Analysis: Obama makes his case for stimulus

February 10, 2009 12:05:23 AM PST
President Barack Obama entered the east room of the White House with a clear objective -- to make a stern case for his $800 billion stimulus package.

"The federal government is the only entity left with the resources to jolt our economy back into life," President Obama said.

Obama's first prime time news conference was part of a carefully choreographed effort to gain public support for his stimulus plan.

Earlier Monday, the president made his pitch in Elkhart, Indiana, where the county's unemployment rate has tripled to 15 percent.

"If there's anyone out there who still doesn't believe this constitutes a full-blown crisis, I suggest speaking to one of the millions of Americans whose lives have been turned upside down because they don't know where their next paycheck is coming from," Obama said.

The stimulus bill did advance in the Senate Monday, but only three Republicans supported it, and the Senate's version must still be reconciled with the House bill, which garnered no Republican votes.

"Let's put a lot more energy in the House package, because that's the package that supports the human infrastructure," Democrat Congresswoman Lynn Woolsey said.

Republicans are expected to continue speaking out against the bill, but when asked if he underestimated the ways of Washington, the president said "no."

"I don't think I underestimated it; I don't think the, the American people underestimated it, they understand that there have been a lot of bad habits built up here in Washington, and it's going to take time to break down some of those bad habits," Obama said.

Monday's news conference did touch on topics unrelated to the economy.

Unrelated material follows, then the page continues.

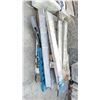 Image 2 : PALLET OF ASSORTED DOORS & DOOR HARDWARE KITS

The president called Yankee Alex Rodriguez's admission that he used steroids "depressing news," and said his administration will be looking for openings to start face-to face talks with Iran.

Overall, the president accomplished what he set out to do, according to political strategist Bill Whalen.

"He needed to talk straight to the American people and get his point across about what he wanted to do here, and get out of the whole talk about earmarks, and pork, and strategy and so forth, and sort of reassert the presidential bully pulpit and that's what he did tonight," Whalen said.